What is a zero-hour contract?

A zero-hour contract offers employment without any guaranteed minimum hours. Employees work only when employers require it, offering flexibility. Upcoming 2025 regulations will strengthen protections by ensuring zero-hour workers gain entitlement to guaranteed minimum working hours after consistent employment periods.

Do you have to give notice on a zero-hour contract?

Employees must give notice on zero-hour contracts only if explicitly required by their contract terms. Employers should clearly state notice obligations within contracts. If no requirement is included, employees generally can leave without notice. Clear contractual communication helps avoid misunderstandings or disputes about notice periods.

What is flexible working?

Flexible working allows employees to adapt their working patterns, including location, hours, or days, to suit their circumstances better. Examples include remote working, flexible start and end times, or job sharing. From 2025, employers must robustly justify any refusal of flexible working requests to remain compliant.

What is statutory sick pay?

Statutory Sick Pay (SSP) is mandatory for eligible employees when illness prevents them from working. Employers are legally required to provide SSP once eligibility criteria, including continuous employment of at least 13 weeks, are met. Starting in 2025, SSP becomes payable from the first day of illness.

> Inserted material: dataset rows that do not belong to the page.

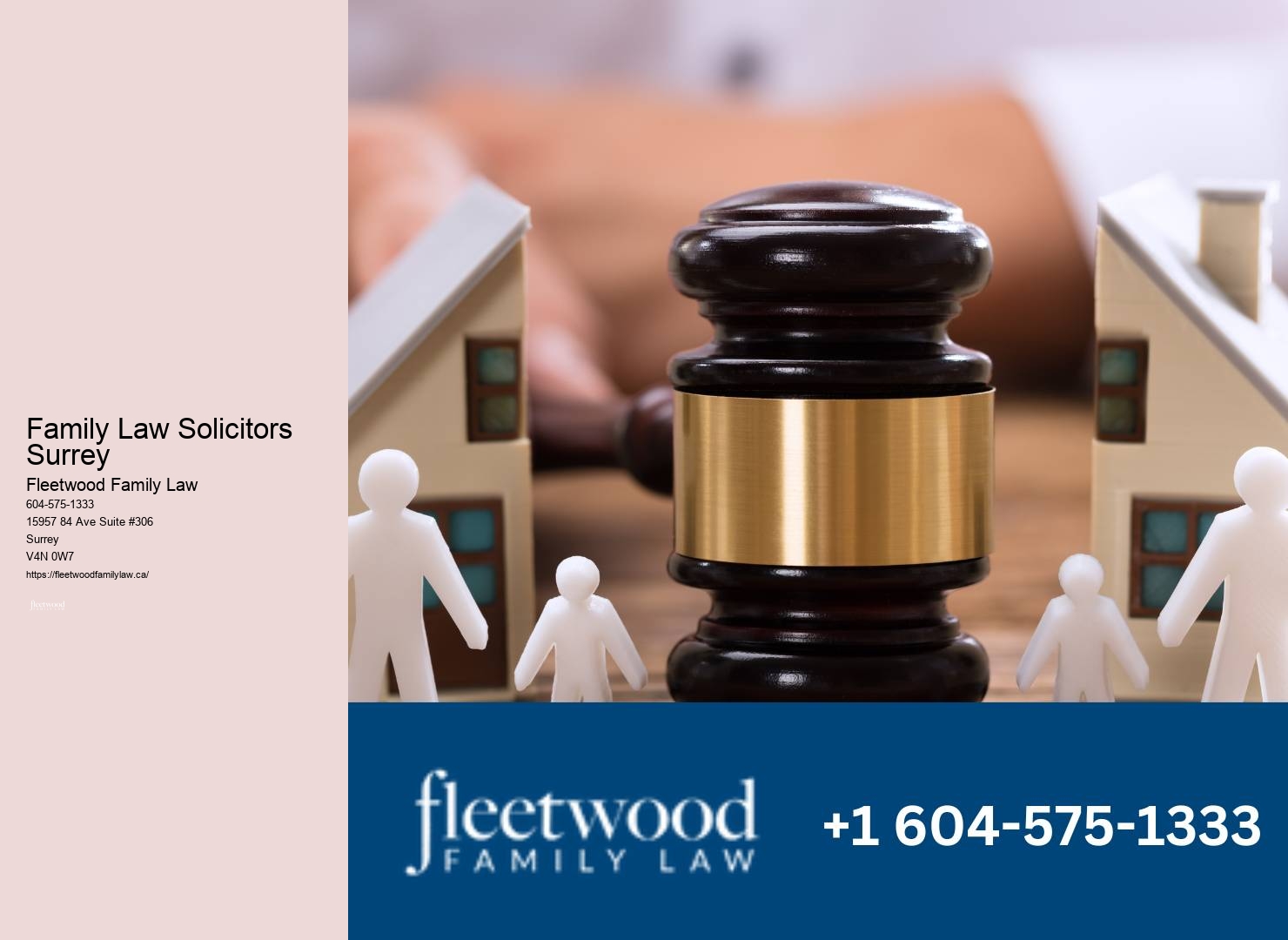 Family lawyer Surrey divorce proceedings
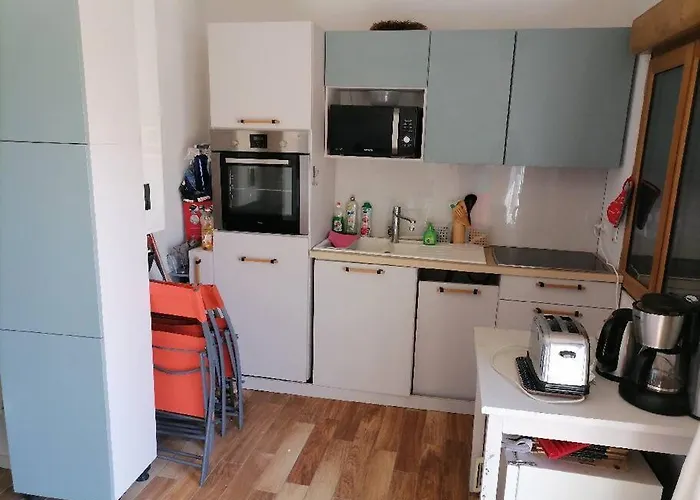 Oceane Nyaraló Gujan-Mestras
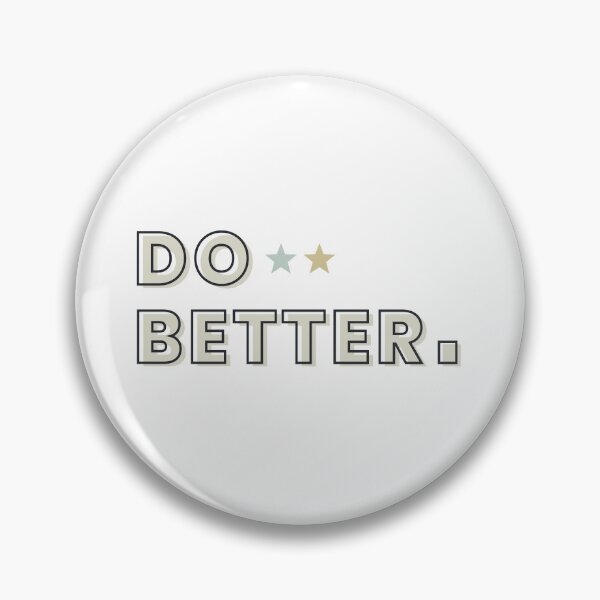 Item preview, life is beautiful, do better  designed and sold by thatam.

How much is statutory sick pay per day?

Statutory Sick Pay is approximately £23.75 per day, calculated from the standard weekly rate. The exact daily amount varies slightly depending on an employee’s specific working days and schedule. The UK government updates SSP rates annually, requiring employers to update their payroll regularly.

How much is statutory sick pay per week?

From April 2025, Statutory Sick Pay is set at £118.75 per week. This rate is revised annually, and employers must ensure payroll systems comply with each update. SSP can be paid for a maximum of 28 weeks per illness absence.

How to apply for SSP?

Employees claim SSP by promptly notifying their employer about their illness and absence. No separate application is typically needed; employees provide medical documentation or a sick note as their employer’s policies require. Employers then automatically process SSP payments through routine payroll procedures.

Who pays statutory sick pay?

Employers are legally required to pay Statutory Sick Pay directly to eligible employees. These payments are processed through standard payroll mechanisms, and employers are responsible for compliance. SSP payments are also subject to employer National Insurance Contributions, reinforcing employers’ obligation to manage payroll accurately.